Data shown:
• • • •

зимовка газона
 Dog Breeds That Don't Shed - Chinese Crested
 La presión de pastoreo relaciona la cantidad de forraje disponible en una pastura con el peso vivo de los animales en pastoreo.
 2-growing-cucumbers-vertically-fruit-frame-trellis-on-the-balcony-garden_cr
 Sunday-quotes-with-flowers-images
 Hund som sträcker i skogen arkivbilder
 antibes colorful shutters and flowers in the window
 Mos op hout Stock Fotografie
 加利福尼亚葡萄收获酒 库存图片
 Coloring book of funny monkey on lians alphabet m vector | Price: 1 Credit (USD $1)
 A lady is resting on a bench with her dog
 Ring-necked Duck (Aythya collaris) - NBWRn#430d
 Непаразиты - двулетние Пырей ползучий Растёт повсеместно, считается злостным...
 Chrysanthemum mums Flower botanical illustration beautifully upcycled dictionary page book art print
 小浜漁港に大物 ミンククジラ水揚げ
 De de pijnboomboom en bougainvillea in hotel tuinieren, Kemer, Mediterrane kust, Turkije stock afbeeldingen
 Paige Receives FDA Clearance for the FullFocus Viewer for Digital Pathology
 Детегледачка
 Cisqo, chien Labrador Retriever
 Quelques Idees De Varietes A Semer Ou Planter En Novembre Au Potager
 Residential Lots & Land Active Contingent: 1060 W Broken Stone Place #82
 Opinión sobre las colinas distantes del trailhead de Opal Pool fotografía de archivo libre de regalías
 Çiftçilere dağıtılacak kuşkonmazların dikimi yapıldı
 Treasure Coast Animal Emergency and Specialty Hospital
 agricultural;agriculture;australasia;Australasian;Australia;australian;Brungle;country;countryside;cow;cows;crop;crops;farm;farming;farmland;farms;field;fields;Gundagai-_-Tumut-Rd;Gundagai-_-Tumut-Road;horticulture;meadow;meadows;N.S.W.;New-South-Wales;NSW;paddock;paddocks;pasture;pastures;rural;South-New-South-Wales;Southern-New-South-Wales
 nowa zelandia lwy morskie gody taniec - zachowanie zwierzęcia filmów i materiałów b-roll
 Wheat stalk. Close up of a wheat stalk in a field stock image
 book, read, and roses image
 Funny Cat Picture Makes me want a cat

• • • •

Exercise:
Every entry must be set down exactly, with nothing left out.

Task result:
зимовка газона
 Dog Breeds That Don't Shed - Chinese Crested
 La presión de pastoreo relaciona la cantidad de forraje disponible en una pastura con el peso vivo de los animales en pastoreo.
 2-growing-cucumbers-vertically-fruit-frame-trellis-on-the-balcony-garden_cr
 Sunday-quotes-with-flowers-images
 Hund som sträcker i skogen arkivbilder
 antibes colorful shutters and flowers in the window
 Mos op hout Stock Fotografie
 加利福尼亚葡萄收获酒 库存图片
 Coloring book of funny monkey on lians alphabet m vector | Price: 1 Credit (USD $1)
 A lady is resting on a bench with her dog
 Ring-necked Duck (Aythya collaris) - NBWRn#430d
 Непаразиты - двулетние Пырей ползучий Растёт повсеместно, считается злостным...
 Chrysanthemum mums Flower botanical illustration beautifully upcycled dictionary page book art print
 小浜漁港に大物 ミンククジラ水揚げ
 De de pijnboomboom en bougainvillea in hotel tuinieren, Kemer, Mediterrane kust, Turkije stock afbeeldingen
 Paige Receives FDA Clearance for the FullFocus Viewer for Digital Pathology
 Детегледачка
 Cisqo, chien Labrador Retriever
 Quelques Idees De Varietes A Semer Ou Planter En Novembre Au Potager
 Residential Lots & Land Active Contingent: 1060 W Broken Stone Place #82
 Opinión sobre las colinas distantes del trailhead de Opal Pool fotografía de archivo libre de regalías
 Çiftçilere dağıtılacak kuşkonmazların dikimi yapıldı
 Treasure Coast Animal Emergency and Specialty Hospital
 agricultural;agriculture;australasia;Australasian;Australia;australian;Brungle;country;countryside;cow;cows;crop;crops;farm;farming;farmland;farms;field;fields;Gundagai-_-Tumut-Rd;Gundagai-_-Tumut-Road;horticulture;meadow;meadows;N.S.W.;New-South-Wales;NSW;paddock;paddocks;pasture;pastures;rural;South-New-South-Wales;Southern-New-South-Wales
 nowa zelandia lwy morskie gody taniec - zachowanie zwierzęcia filmów i materiałów b-roll
 Wheat stalk. Close up of a wheat stalk in a field stock image
 book, read, and roses image
 Funny Cat Picture Makes me want a cat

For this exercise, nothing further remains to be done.